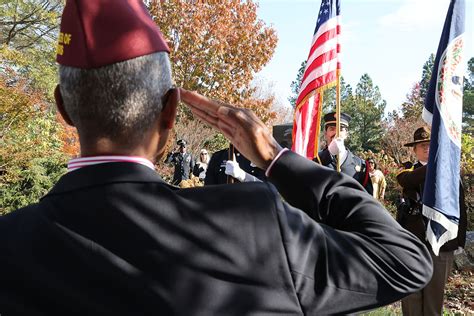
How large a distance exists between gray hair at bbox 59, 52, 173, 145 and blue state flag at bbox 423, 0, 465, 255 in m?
3.82

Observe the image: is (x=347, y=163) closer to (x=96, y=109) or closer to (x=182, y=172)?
(x=96, y=109)

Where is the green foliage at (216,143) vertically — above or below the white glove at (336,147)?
above

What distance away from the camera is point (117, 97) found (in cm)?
108

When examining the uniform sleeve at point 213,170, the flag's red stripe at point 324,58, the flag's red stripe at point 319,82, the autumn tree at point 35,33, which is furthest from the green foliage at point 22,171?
the autumn tree at point 35,33

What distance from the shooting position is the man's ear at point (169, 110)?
1.15 metres

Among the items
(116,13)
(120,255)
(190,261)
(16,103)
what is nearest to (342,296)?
(190,261)

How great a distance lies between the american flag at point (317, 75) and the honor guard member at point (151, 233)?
4489mm

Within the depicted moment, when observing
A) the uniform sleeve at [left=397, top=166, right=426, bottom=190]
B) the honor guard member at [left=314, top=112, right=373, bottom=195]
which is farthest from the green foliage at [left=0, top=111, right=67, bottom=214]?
the uniform sleeve at [left=397, top=166, right=426, bottom=190]

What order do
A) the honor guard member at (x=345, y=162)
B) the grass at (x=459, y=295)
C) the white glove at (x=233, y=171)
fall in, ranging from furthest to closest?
the grass at (x=459, y=295) < the honor guard member at (x=345, y=162) < the white glove at (x=233, y=171)

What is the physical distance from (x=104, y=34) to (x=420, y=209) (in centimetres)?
474

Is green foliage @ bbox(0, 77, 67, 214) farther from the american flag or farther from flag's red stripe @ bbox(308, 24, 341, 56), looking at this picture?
flag's red stripe @ bbox(308, 24, 341, 56)

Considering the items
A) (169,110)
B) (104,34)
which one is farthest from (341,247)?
(104,34)

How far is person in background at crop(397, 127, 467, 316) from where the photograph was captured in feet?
16.6

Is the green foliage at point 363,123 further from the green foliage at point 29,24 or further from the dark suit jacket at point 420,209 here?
the dark suit jacket at point 420,209
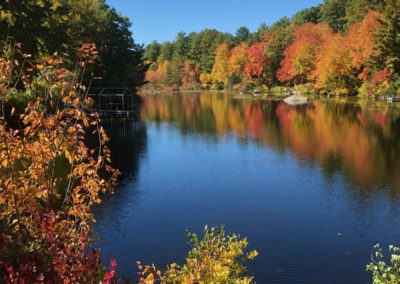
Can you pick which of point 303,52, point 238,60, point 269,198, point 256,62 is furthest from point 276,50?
point 269,198

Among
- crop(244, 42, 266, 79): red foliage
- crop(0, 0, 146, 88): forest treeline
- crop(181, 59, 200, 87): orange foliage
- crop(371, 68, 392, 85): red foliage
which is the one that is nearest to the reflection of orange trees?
crop(0, 0, 146, 88): forest treeline

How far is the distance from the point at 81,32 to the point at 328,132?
2641cm

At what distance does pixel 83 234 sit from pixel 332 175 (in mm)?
15723

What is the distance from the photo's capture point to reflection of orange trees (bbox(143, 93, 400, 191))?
69.5 ft

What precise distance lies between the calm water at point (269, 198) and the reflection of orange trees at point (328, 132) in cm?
11

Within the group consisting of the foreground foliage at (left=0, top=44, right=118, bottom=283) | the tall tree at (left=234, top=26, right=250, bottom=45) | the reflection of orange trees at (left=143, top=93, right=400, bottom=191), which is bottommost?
the reflection of orange trees at (left=143, top=93, right=400, bottom=191)

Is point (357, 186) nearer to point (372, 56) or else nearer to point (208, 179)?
point (208, 179)

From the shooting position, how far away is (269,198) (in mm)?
16594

■ ■ ■ ■ ■

Set out the listing above as a JSON list of strings, one string per line, with blank lines dropped and the pictures left out.

[
  "How large a distance exists between gray hair at bbox 59, 52, 173, 145 and blue state flag at bbox 423, 0, 465, 255 in m?",
  "3.82",
  "Observe the image: is (x=347, y=163) closer to (x=96, y=109) or closer to (x=182, y=172)?",
  "(x=96, y=109)",
  "Where is the green foliage at (216,143) vertically — above or below the white glove at (336,147)?",
  "above",
  "What distance away from the camera is point (117, 97) found (in cm)?",
  "108",
  "When examining the uniform sleeve at point 213,170, the flag's red stripe at point 324,58, the flag's red stripe at point 319,82, the autumn tree at point 35,33, which is furthest from the green foliage at point 22,171?",
  "the autumn tree at point 35,33",
  "What distance from the shooting position is the man's ear at point (169, 110)?",
  "1.15 metres",
  "Among the items",
  "(116,13)",
  "(120,255)",
  "(190,261)",
  "(16,103)",
  "what is nearest to (342,296)?",
  "(190,261)",
  "How great a distance lies between the american flag at point (317, 75) and the honor guard member at point (151, 233)?",
  "4489mm",
  "Within the depicted moment, when observing",
  "A) the uniform sleeve at [left=397, top=166, right=426, bottom=190]",
  "B) the honor guard member at [left=314, top=112, right=373, bottom=195]",
  "which is farthest from the green foliage at [left=0, top=111, right=67, bottom=214]?",
  "the uniform sleeve at [left=397, top=166, right=426, bottom=190]",
  "What order do",
  "A) the honor guard member at (x=345, y=162)",
  "B) the grass at (x=459, y=295)",
  "C) the white glove at (x=233, y=171)",
  "fall in, ranging from furthest to closest?",
  "the grass at (x=459, y=295) < the honor guard member at (x=345, y=162) < the white glove at (x=233, y=171)",
  "What is the physical distance from (x=104, y=34) to (x=420, y=209) (in centimetres)?",
  "474",
  "Is green foliage @ bbox(0, 77, 67, 214) farther from the american flag or farther from flag's red stripe @ bbox(308, 24, 341, 56), looking at this picture?",
  "flag's red stripe @ bbox(308, 24, 341, 56)",
  "Considering the items",
  "A) (169,110)",
  "B) (104,34)",
  "which one is farthest from (341,247)?",
  "(104,34)",
  "How far is person in background at crop(397, 127, 467, 316) from where the photograph was captured in feet?",
  "16.6",
  "Is the green foliage at point 363,123 further from the green foliage at point 29,24 or further from the dark suit jacket at point 420,209 here?",
  "the dark suit jacket at point 420,209",
  "Can you pick which of point 303,52, point 238,60, point 269,198, point 256,62 is furthest from point 276,50?",
  "point 269,198",
  "Among",
  "- crop(244, 42, 266, 79): red foliage",
  "- crop(0, 0, 146, 88): forest treeline",
  "- crop(181, 59, 200, 87): orange foliage",
  "- crop(371, 68, 392, 85): red foliage",
  "which is the one that is nearest to the reflection of orange trees?",
  "crop(0, 0, 146, 88): forest treeline",
  "How far is the distance from the point at 81,32 to the point at 328,132?",
  "2641cm",
  "At what distance does pixel 83 234 sit from pixel 332 175 (in mm)?",
  "15723",
  "What is the distance from the photo's capture point to reflection of orange trees (bbox(143, 93, 400, 191))?",
  "69.5 ft",
  "What precise distance lies between the calm water at point (269, 198) and the reflection of orange trees at point (328, 132) in cm?",
  "11",
  "Within the group consisting of the foreground foliage at (left=0, top=44, right=118, bottom=283) | the tall tree at (left=234, top=26, right=250, bottom=45) | the reflection of orange trees at (left=143, top=93, right=400, bottom=191), which is bottommost?",
  "the reflection of orange trees at (left=143, top=93, right=400, bottom=191)",
  "Is point (357, 186) nearer to point (372, 56) or else nearer to point (208, 179)?",
  "point (208, 179)",
  "From the shooting position, how far away is (269,198) (in mm)?",
  "16594"
]